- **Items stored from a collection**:

— BEGIN —

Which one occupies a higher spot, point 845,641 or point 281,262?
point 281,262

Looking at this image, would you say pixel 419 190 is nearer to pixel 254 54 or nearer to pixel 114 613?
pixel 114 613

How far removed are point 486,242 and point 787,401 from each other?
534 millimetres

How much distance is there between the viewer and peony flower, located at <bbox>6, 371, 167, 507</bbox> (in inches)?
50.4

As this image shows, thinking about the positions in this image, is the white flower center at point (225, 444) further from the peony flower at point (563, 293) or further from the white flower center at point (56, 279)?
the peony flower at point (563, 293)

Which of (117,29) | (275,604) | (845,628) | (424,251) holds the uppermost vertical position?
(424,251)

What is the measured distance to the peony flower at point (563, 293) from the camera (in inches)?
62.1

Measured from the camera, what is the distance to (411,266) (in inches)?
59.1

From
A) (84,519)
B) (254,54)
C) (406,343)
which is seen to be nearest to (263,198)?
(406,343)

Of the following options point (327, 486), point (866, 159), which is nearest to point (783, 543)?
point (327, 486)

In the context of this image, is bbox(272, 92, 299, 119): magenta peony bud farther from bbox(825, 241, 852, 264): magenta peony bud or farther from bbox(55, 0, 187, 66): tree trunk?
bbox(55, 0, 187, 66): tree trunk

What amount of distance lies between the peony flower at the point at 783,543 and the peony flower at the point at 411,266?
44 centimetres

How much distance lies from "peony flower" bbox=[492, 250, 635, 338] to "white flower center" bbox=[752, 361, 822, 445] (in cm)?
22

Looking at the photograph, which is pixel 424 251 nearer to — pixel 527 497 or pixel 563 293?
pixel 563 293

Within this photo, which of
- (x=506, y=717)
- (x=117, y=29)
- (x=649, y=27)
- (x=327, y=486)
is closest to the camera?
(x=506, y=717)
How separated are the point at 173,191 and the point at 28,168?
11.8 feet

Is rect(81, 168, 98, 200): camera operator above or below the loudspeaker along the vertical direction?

— END —

- **What is asked**:
Copy every one of the records above word for word, without altering a single character.

- **Answer to this exercise**:
Which one occupies a higher spot, point 845,641 or point 281,262?
point 281,262

Looking at this image, would you say pixel 419 190 is nearer to pixel 254 54 or nearer to pixel 114 613?
pixel 114 613

How far removed are point 486,242 and point 787,401 from each other?
534 millimetres

How much distance is there between the viewer and peony flower, located at <bbox>6, 371, 167, 507</bbox> (in inches)?
50.4

As this image shows, thinking about the positions in this image, is the white flower center at point (225, 444) further from the peony flower at point (563, 293) or further from the white flower center at point (56, 279)?
the peony flower at point (563, 293)

Which of (117,29) | (275,604) | (845,628) | (424,251) holds the uppermost vertical position?
(424,251)

What is the measured distance to the peony flower at point (563, 293) from the camera (in inches)?
62.1

Measured from the camera, what is the distance to (411,266) (in inches)?
59.1

From
A) (84,519)
B) (254,54)
C) (406,343)
which is seen to be nearest to (263,198)?
(406,343)

Of the following options point (327, 486), point (866, 159), which is nearest to point (783, 543)?
point (327, 486)

In the context of this image, is bbox(272, 92, 299, 119): magenta peony bud farther from bbox(825, 241, 852, 264): magenta peony bud or farther from bbox(55, 0, 187, 66): tree trunk?
bbox(55, 0, 187, 66): tree trunk

What amount of distance lies between the peony flower at the point at 783,543 and the peony flower at the point at 411,266?
44 centimetres

How much distance lies from "peony flower" bbox=[492, 250, 635, 338] to "white flower center" bbox=[752, 361, 822, 445] (in cm)?
22

Looking at the photograph, which is pixel 424 251 nearer to — pixel 527 497 or pixel 563 293?
pixel 563 293

Within this photo, which of
- (x=506, y=717)
- (x=117, y=29)
- (x=649, y=27)
- (x=327, y=486)
is closest to the camera?
(x=506, y=717)
How separated are the point at 173,191 and the point at 28,168?
11.8 feet

Is rect(81, 168, 98, 200): camera operator above or below the loudspeaker along the vertical direction?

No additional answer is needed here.